==== Task inputs ====

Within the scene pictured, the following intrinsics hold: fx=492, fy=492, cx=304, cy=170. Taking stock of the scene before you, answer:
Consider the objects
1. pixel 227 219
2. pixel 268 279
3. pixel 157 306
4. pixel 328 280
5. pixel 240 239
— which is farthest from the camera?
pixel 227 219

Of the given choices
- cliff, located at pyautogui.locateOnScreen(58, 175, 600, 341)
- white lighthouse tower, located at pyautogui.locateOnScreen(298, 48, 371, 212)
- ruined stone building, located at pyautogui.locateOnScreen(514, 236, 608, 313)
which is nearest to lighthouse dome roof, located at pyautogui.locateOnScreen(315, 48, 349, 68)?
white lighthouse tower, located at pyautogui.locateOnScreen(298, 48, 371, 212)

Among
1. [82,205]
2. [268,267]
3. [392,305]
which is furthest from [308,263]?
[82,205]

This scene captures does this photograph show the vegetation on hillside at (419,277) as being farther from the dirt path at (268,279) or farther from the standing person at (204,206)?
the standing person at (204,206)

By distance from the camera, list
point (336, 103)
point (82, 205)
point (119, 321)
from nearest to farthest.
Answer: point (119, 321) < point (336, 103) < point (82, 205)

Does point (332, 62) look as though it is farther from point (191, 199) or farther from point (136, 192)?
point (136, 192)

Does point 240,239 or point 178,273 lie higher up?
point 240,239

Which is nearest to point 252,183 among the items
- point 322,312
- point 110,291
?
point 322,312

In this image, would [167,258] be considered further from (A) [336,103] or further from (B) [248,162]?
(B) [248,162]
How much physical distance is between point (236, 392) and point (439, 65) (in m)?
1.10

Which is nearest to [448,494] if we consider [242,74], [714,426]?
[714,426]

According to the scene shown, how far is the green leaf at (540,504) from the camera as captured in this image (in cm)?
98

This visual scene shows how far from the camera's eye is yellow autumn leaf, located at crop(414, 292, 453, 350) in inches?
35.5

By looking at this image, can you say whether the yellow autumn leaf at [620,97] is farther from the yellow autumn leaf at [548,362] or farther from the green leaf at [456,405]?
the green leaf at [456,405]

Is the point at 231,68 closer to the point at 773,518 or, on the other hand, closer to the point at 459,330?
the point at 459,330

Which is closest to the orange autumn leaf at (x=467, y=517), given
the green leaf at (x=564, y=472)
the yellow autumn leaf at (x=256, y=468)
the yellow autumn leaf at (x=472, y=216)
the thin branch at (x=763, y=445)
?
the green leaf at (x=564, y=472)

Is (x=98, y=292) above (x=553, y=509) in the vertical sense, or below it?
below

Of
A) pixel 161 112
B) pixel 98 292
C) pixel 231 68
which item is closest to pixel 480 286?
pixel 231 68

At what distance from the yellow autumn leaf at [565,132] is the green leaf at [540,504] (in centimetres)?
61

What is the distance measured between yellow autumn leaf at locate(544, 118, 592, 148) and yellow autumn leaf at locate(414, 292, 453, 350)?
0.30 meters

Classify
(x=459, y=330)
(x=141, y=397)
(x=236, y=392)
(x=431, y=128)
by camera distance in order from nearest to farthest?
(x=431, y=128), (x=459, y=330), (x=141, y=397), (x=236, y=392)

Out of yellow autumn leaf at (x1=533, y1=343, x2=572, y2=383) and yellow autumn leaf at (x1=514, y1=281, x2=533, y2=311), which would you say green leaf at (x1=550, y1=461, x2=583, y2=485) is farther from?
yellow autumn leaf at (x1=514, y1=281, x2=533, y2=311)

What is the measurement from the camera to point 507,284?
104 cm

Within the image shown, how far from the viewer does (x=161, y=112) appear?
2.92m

====

● Problem statement
Switch every "camera" in the rows above to "lens", leaving all other text unchanged.

● Full response
Within the scene pictured, the following intrinsics hold: fx=492, fy=492, cx=304, cy=170. Taking stock of the scene before you, answer:
Consider the objects
1. pixel 227 219
2. pixel 268 279
3. pixel 157 306
4. pixel 328 280
5. pixel 240 239
— which is farthest from the lens?
pixel 227 219

Of the given choices
- cliff, located at pyautogui.locateOnScreen(58, 175, 600, 341)
- white lighthouse tower, located at pyautogui.locateOnScreen(298, 48, 371, 212)
- ruined stone building, located at pyautogui.locateOnScreen(514, 236, 608, 313)
which is nearest to lighthouse dome roof, located at pyautogui.locateOnScreen(315, 48, 349, 68)?
white lighthouse tower, located at pyautogui.locateOnScreen(298, 48, 371, 212)

Among
1. [82,205]
2. [268,267]
3. [392,305]
which is furthest from [308,263]?
[82,205]

This scene captures does this photograph show the vegetation on hillside at (419,277) as being farther from the dirt path at (268,279) or farther from the standing person at (204,206)?
the standing person at (204,206)

By distance from the lens, list
point (336, 103)
point (82, 205)
point (119, 321)
from nearest to farthest.
Answer: point (119, 321) < point (336, 103) < point (82, 205)

Does point (332, 62) look as though it is farther from point (191, 199) or farther from point (136, 192)?
point (136, 192)

Does point 240,239 or point 178,273 lie higher up?
point 240,239

Which is nearest to point 252,183 among the items
- point 322,312
- point 110,291
?
point 322,312

In this image, would [167,258] be considered further from (A) [336,103] or further from (B) [248,162]?
(B) [248,162]
How much physical distance is between point (236, 392) and point (439, 65) (in m)?
1.10

Which is nearest to [448,494] if we consider [242,74], [714,426]?
[714,426]

According to the scene shown, how far is the green leaf at (540,504) from the lens as captured in this image (in cm)?
98

This visual scene shows how far from the lens's eye is yellow autumn leaf, located at crop(414, 292, 453, 350) in inches?
35.5

By looking at this image, can you say whether the yellow autumn leaf at [620,97] is farther from the yellow autumn leaf at [548,362] or farther from the green leaf at [456,405]?
the green leaf at [456,405]

Is the point at 231,68 closer to the point at 773,518 or, on the other hand, closer to the point at 459,330?
the point at 459,330

Which is closest to the orange autumn leaf at (x=467, y=517), given
the green leaf at (x=564, y=472)
the yellow autumn leaf at (x=256, y=468)
the yellow autumn leaf at (x=472, y=216)
the thin branch at (x=763, y=445)
?
the green leaf at (x=564, y=472)

Is (x=98, y=292) above (x=553, y=509) in the vertical sense, or below it?
below

Of
A) pixel 161 112
B) pixel 98 292
C) pixel 231 68
which item is closest to pixel 480 286?
pixel 231 68

At what distance from the yellow autumn leaf at [565,132] is the green leaf at [540,504] (in centimetres)?
61

What is the distance measured between yellow autumn leaf at locate(544, 118, 592, 148) and yellow autumn leaf at locate(414, 292, 453, 350)?
0.30 meters

Classify
(x=459, y=330)
(x=141, y=397)
(x=236, y=392)
(x=431, y=128)
by lens distance in order from nearest to farthest?
(x=431, y=128), (x=459, y=330), (x=141, y=397), (x=236, y=392)

Out of yellow autumn leaf at (x1=533, y1=343, x2=572, y2=383) and yellow autumn leaf at (x1=514, y1=281, x2=533, y2=311), which would you say green leaf at (x1=550, y1=461, x2=583, y2=485) is farther from?
yellow autumn leaf at (x1=514, y1=281, x2=533, y2=311)

What is the measurement from the lens to point 507,284?
104 cm

Within the image shown, how far from the viewer does (x=161, y=112) appear?
2.92m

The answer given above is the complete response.